I just noticed that I haven’t reported on an Australian red wine for almost 20 years. Say what? I can explain this, but still, it’s time to go back.
Don’t get me wrong. I love Australia. I was incredibly lucky to be able to spend time there and in New Zealand in 2000 and 2003 as a judge at the “Top 1OO” Sydney International Wine Competition in the beautiful Blue Mountains. I toured wineries and saw the sights in Sydney, Melbourne, Adelaide, and surrounding wine regions. I ate and drank well, met a lot of good people, and I’d go back without a second thought if I had the chance.
I loved the wines, too, and enjoyed discovering them. But as the old saying goes, I didn’t leave Australian wine. It left me. Even in those days, I was surprised to discover how most of the wines I tasted at Australian “cellar doors” (their name for winery tasting rooms) were so different from the Australian wines I bought at home in the U.S.
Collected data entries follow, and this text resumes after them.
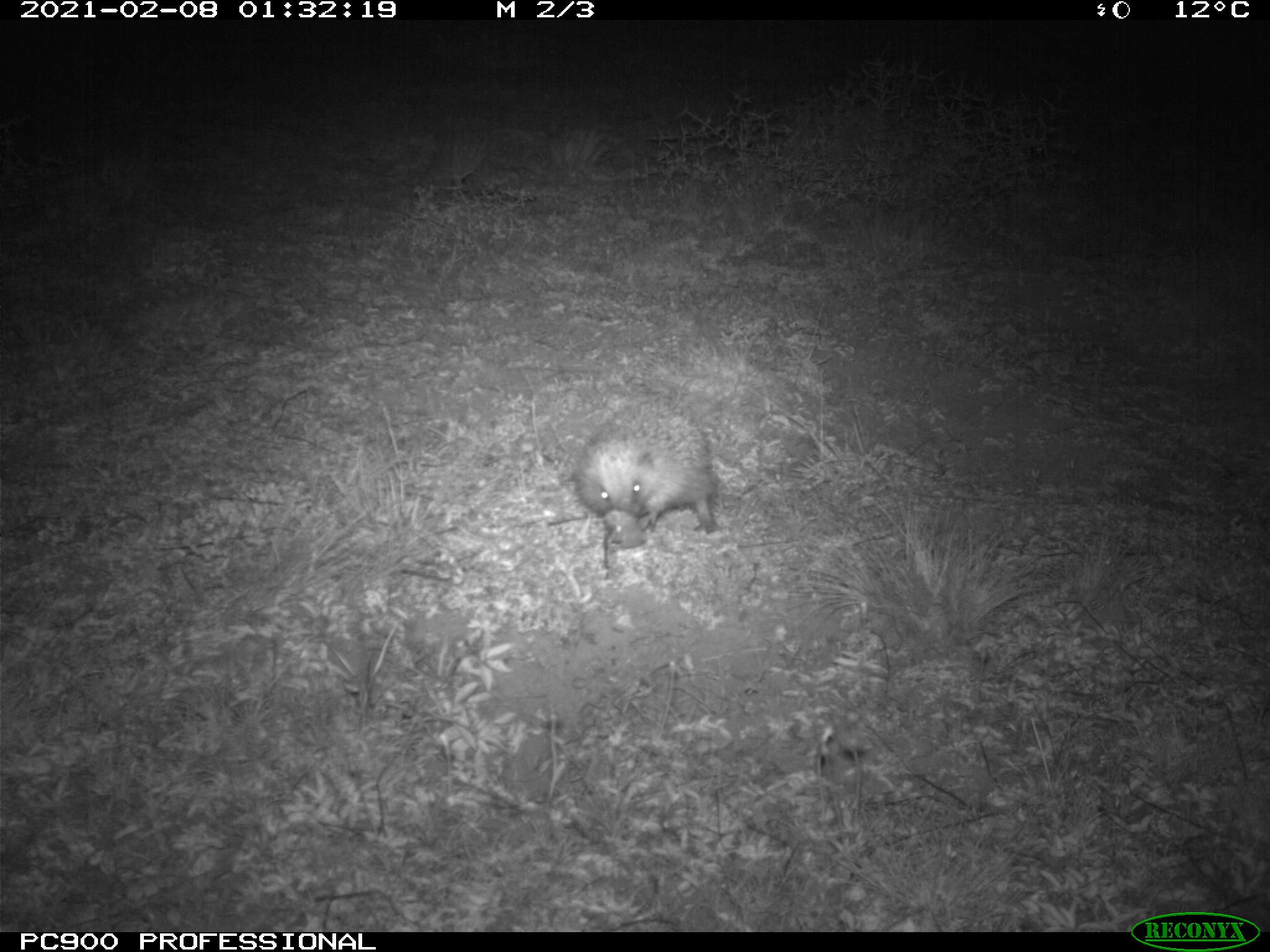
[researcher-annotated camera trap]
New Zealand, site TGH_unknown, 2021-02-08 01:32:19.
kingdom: Animalia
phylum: Chordata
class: Mammalia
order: Eulipotyphla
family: Erinaceidae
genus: Erinaceus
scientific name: Erinaceus europaeus europaeus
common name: european hedgehog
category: hedgehog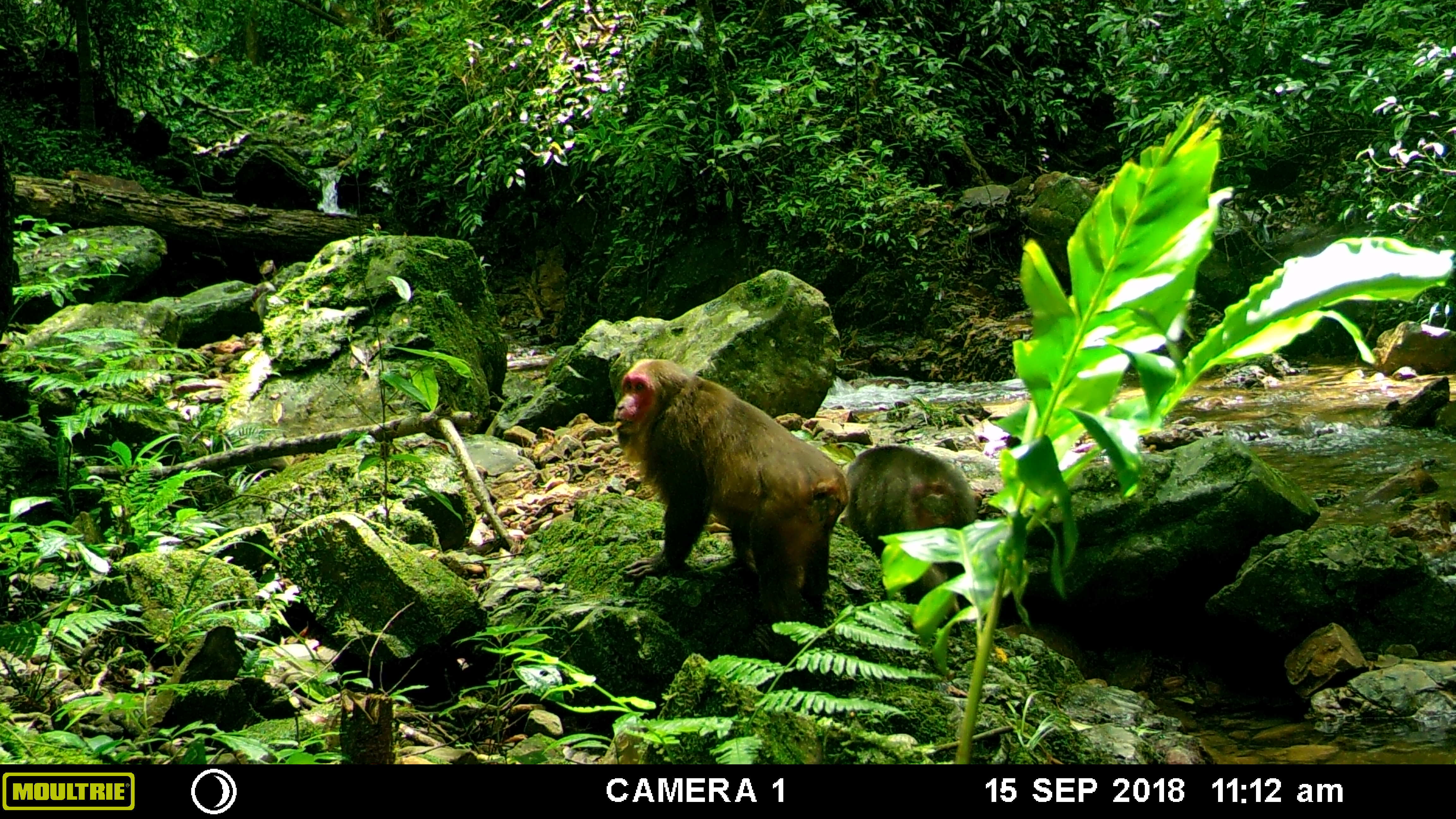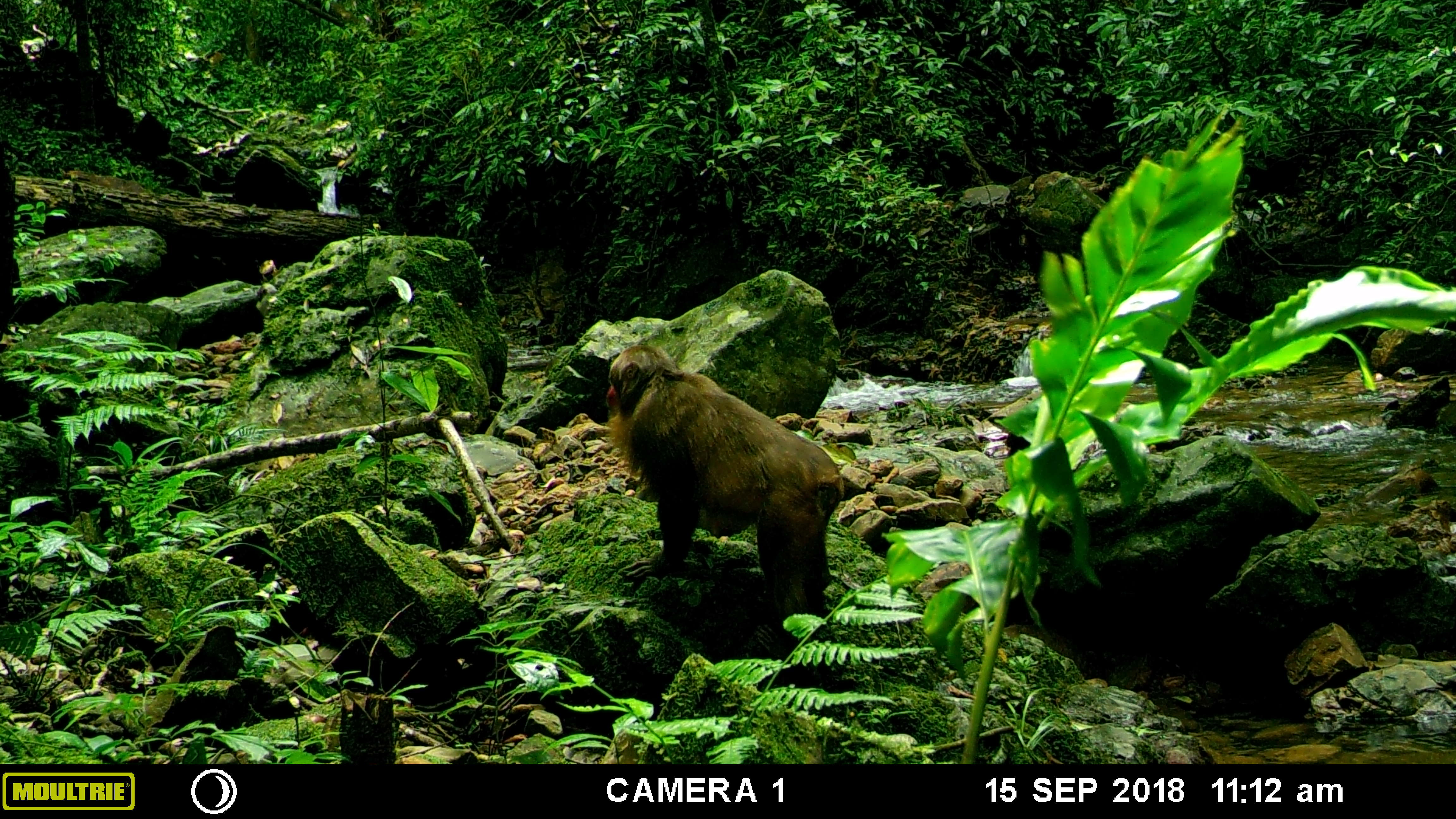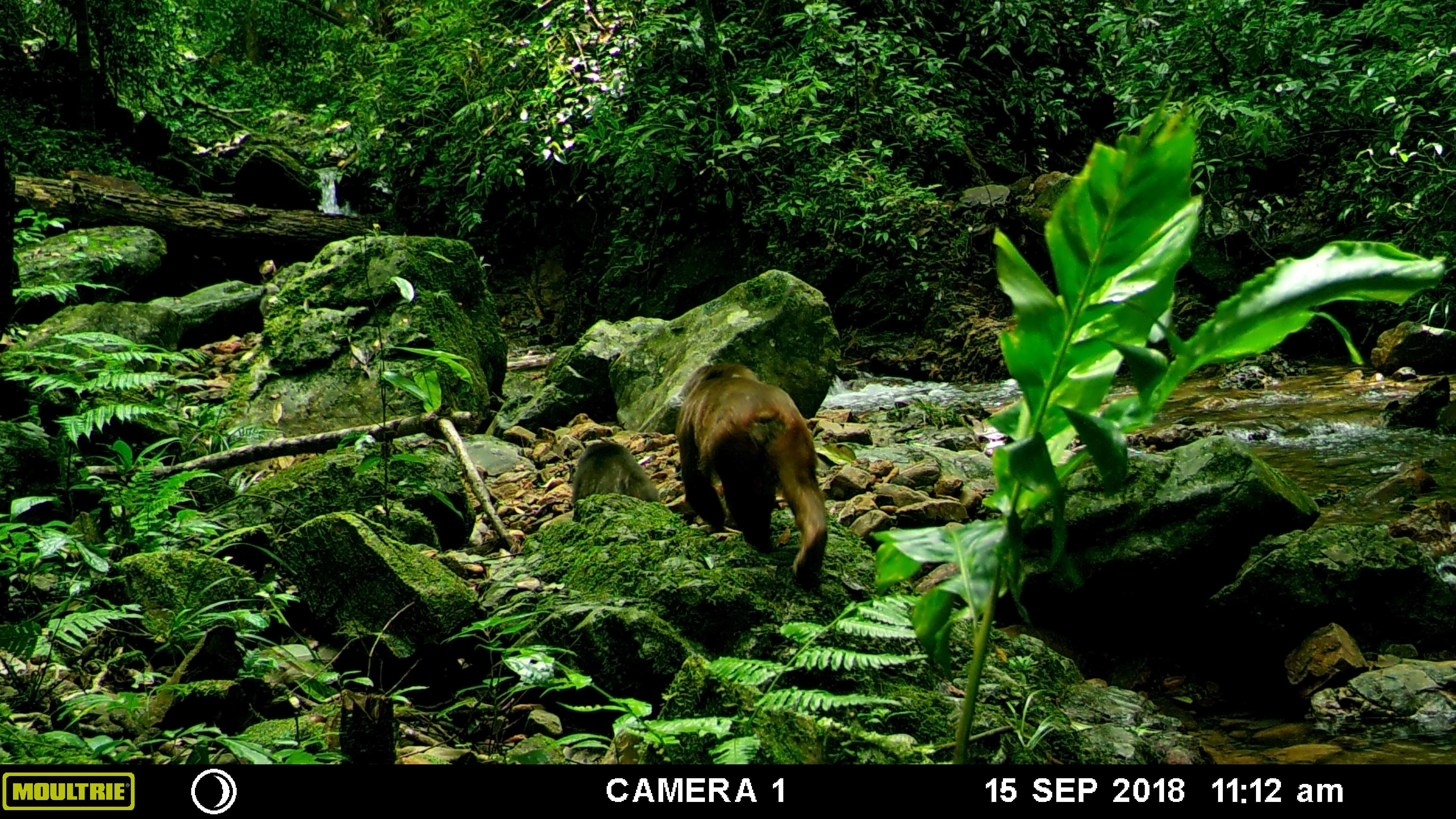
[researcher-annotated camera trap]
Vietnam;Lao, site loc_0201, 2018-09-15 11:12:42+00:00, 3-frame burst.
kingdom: Animalia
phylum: Chordata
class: Mammalia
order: Primates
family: Cercopithecidae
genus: Macaca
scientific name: Macaca arctoides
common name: stump-tailed macaque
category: stump tailed macaque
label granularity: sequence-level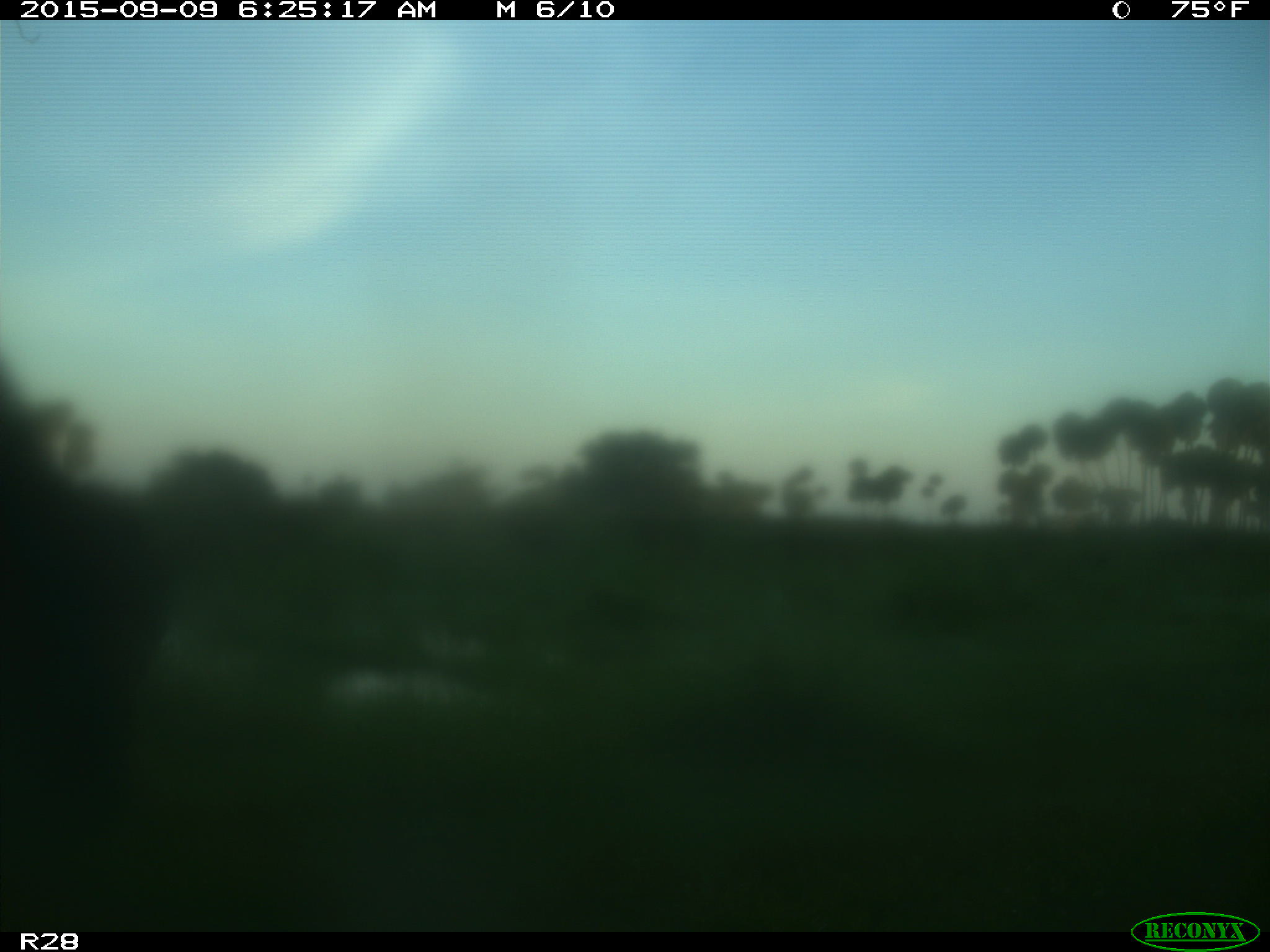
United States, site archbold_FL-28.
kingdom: Animalia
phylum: Chordata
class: Mammalia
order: Artiodactyla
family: Bovidae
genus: Bos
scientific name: Bos taurus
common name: domestic cow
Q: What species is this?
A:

Surely influenced by market-driven demand, Australian wine makers – not unwisely – found that fashioning high-alcohol, fruit-forward, heavily oaked wines to the taste of leading wine writer Robert M. Parker Jr. and the tasting panels at Wine Spectator would yield high ratings for those wines. High ratings translated to booming sales. Everyone was happy, except for those of us who remembered a time and place when Australian wines showed a degree of character and balance.